La soluzione? Utilizzarne 2: la ffp2 per non infettarsi, e sopra di essa una mascherina chirurgica per non infettare gli altri. Con 10 miliardi al mese di mascherine ce la caviamo.
Oppure, facendo finta di essere un paese normale, riservare la produzione che realisticamente lo stato riesce ad ottenere solo al personale medico e paramedico, ed ai pazienti, gli unici soggetti cioè che ne hanno realmente bisogno, e che spesso ne erano incredibilmente sprovvisti, come dicevamo prima. Va in questa direzione l’ultimo invio di materiale, senza clamori e riflettori, fatto da Gennaro Di Fazio tramite Luigi Pellegrini al Poliambulatorio di Ponza, al 118, ed alla Protezione Civile.

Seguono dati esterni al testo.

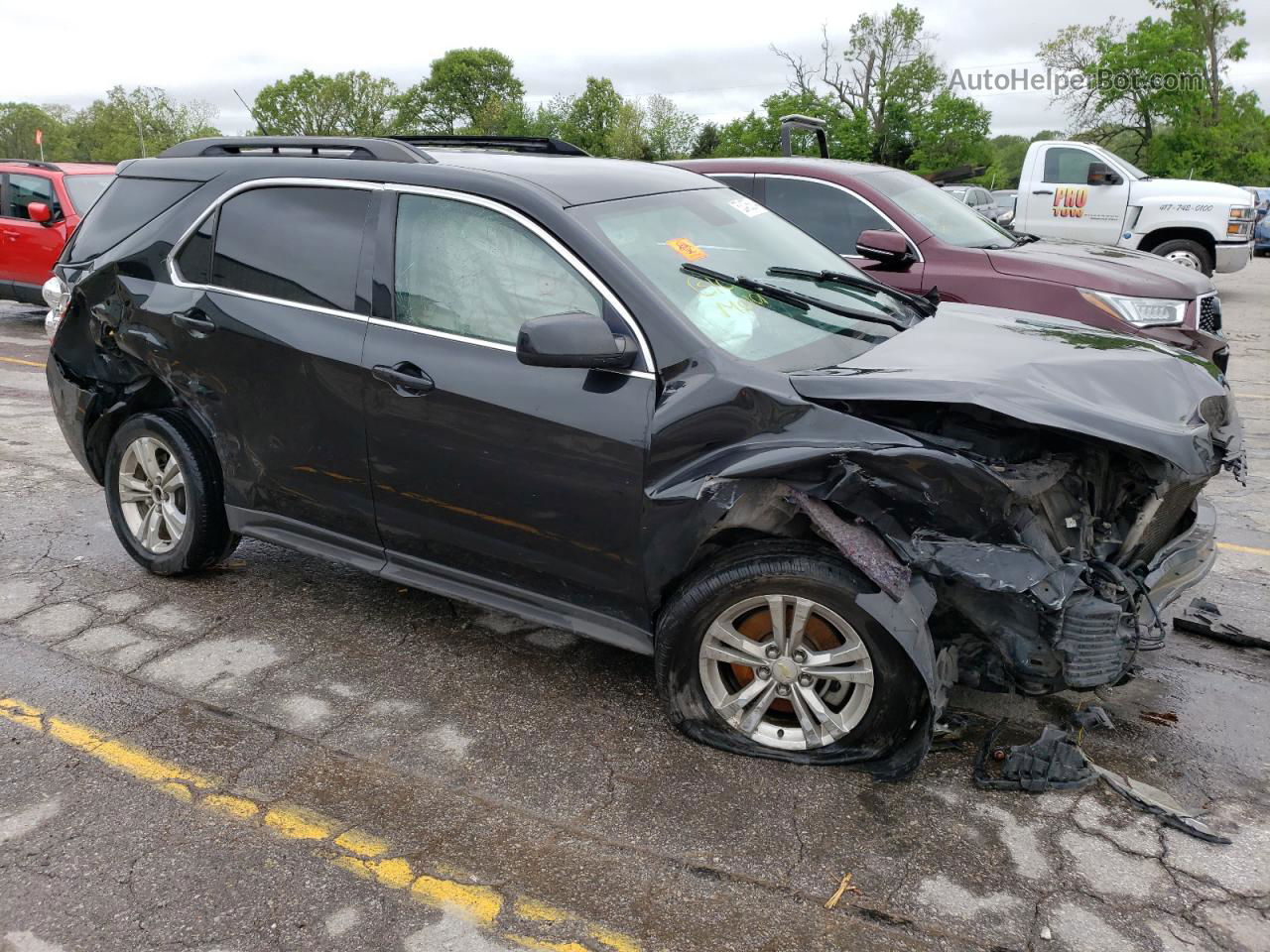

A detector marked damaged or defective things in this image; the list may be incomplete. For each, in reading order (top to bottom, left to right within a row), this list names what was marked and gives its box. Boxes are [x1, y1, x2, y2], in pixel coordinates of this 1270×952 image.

cracked asphalt [2, 261, 1270, 952]
damaged black suv [47, 137, 1239, 776]
crumpled hood [792, 302, 1239, 474]
crumpled hood [985, 238, 1213, 298]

E per quanto riguarda la mascherina che obtorto collo sono stato costretto a comprare?
Al netto da speculazioni politiche ed economiche, condivido, sempre da profano, la posizione espressa dal dott. Roberto Pedicino in un suo pezzo su Ponzaracconta: premesso che lo strumento di prevenzione vero è il distanziamento sociale, la mascherina che mi ritrovo almeno mi evita le occhiatacce verso il presunto untore. Per cui, 6,50 euro ben spese, onde evitare di entrare a far parte della colonna infame.